A Water Calculator for the SCU Community
Rissa Yaw, Programs Assistant
Have you ever wondered how much water you use in a day? Jordan Webster, an Environmental Ethics Fellow of the Markkula Center for Applied Ethics, is working with both the Center for Sustainability and the Facilities Department to create an accurate calculator of water use for campus. The Water Calculator is inspired by the Hoofprint Calculator, which helps people measure how much carbon dioxide it takes to support their lifestyle. The Hoofprint Calculator is similar to a carbon footprint calculator, but it was created specifically for the SCU community. Like the Hoofprint Calculator, Jordan’s Water Calculator will be customized with data based on SCU’s buildings and facilities.
Jordan, a senior environmental science major with a minor in economics, is one of the three 2015-16 Environmental Ethics Fellows. While working on the Water Calculator, he has been faced with both time and resource restrictions. In an attempt to determine a numeric value for how much water the average person uses at SCU, Jordan has been provided with aggregate data for campus-wide water usage. He hopes to determine an average for individual dorms in the future; however, the data is not as accurate as he would like. This is because there are only two water meters for the entire campus, making it difficult to pinpoint where the water usage is coming from. Thus, there is no way to really tell the different usage between residential halls. The average number that Jordan will get from the aggregate data will also be heavily influenced by water usage of buildings like the Benson and the aquatic center, which will inaccurately reflect student water usage.
In the next few years, the campus is planning on adding individual water meters on more buildings to increase the accuracy of water usage data. Until then, Jordan is relying not just on aggregate data, but information on plumbing in each building. There are some roadblocks, however, since older buildings on campus require a higher water flow to flush out their systems. This creates a huge variety of utilities set up throughout the campus. In addition, Facilities repairs parts for different utilities on campus (such as flow regulators or general parts of toilets, urinals, sinks, or showers) on a per order basis. Therefore, there is no universal inventory of all utilities throughout campus. With regards to the Water Calculator, users will only be able to see estimates based on averaging all appliances of each building, instead of being able to plug in what they are using by selecting the dorm they live in.
Jordan’s role is to gather all the data for the Water Calculator and create a database so that the next person who takes over can edit the data as the university gains more accurate sources of water usage data. When the calculator goes live on the Markkula website, students, faculty, and staff will be able to input their data and see how much water they use. Like the Hoofprint Calculator, the Water Calculator will provide users with tips on how to reduce their usage and save money.

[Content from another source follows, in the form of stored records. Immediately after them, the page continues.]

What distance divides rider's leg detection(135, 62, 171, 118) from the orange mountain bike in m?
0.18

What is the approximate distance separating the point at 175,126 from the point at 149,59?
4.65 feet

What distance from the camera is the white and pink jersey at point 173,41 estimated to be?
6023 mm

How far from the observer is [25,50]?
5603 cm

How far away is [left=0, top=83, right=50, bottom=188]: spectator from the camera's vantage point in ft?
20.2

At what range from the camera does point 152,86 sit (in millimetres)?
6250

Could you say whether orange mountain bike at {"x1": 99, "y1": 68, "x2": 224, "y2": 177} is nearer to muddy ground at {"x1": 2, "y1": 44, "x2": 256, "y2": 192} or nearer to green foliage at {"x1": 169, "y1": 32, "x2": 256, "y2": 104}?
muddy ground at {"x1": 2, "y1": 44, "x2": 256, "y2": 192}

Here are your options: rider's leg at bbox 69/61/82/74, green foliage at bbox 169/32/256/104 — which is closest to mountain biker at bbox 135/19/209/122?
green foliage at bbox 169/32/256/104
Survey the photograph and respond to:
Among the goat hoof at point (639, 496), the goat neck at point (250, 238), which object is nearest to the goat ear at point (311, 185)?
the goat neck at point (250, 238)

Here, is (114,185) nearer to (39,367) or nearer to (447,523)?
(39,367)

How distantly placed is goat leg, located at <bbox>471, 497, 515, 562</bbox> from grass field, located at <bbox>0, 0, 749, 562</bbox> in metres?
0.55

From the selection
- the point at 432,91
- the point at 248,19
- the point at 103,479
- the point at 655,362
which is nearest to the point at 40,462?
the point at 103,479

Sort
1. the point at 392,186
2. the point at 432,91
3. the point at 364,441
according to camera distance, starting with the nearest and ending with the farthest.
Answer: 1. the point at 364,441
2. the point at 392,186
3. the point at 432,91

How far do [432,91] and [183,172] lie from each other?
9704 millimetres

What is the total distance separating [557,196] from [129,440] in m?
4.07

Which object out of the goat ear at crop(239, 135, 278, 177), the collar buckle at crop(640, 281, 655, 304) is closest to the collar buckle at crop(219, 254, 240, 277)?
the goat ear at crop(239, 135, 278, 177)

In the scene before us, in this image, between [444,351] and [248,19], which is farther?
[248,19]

Although Jordan will have graduated by the time the calculator goes live, he is very interested in seeing how the Water Calculator will grow in the future. He says, “I would want to know how much water I am using in my everyday life anyway, so doing the Water Calculator has been a journey in itself for me.” Working on the Water Calculator has taught him a lot about water usage and conserving water. The Environmental Ethics Fellowship has given Jordan a great way to combine environmentalism with morality and ethics by “engaging the SCU community to become more aware of both their impact and what’s going on around them.” Sustainability drew Jordan to SCU since at the time, the environmental program was new and he saw it as a way SCU was embracing progressive ways of thinking about the environment and our impact on it.
Jordan believes the Water Calculator, similar to the Hoofprint Calculator, can be used in environmental science and studies classes to educate students from any academic program of their impact on earth as well as to inform them on best practices for dealing with California’s water scarcity issue. He hopes that this will lead to “lifelong behavioral change, making our world incrementally more sustainable."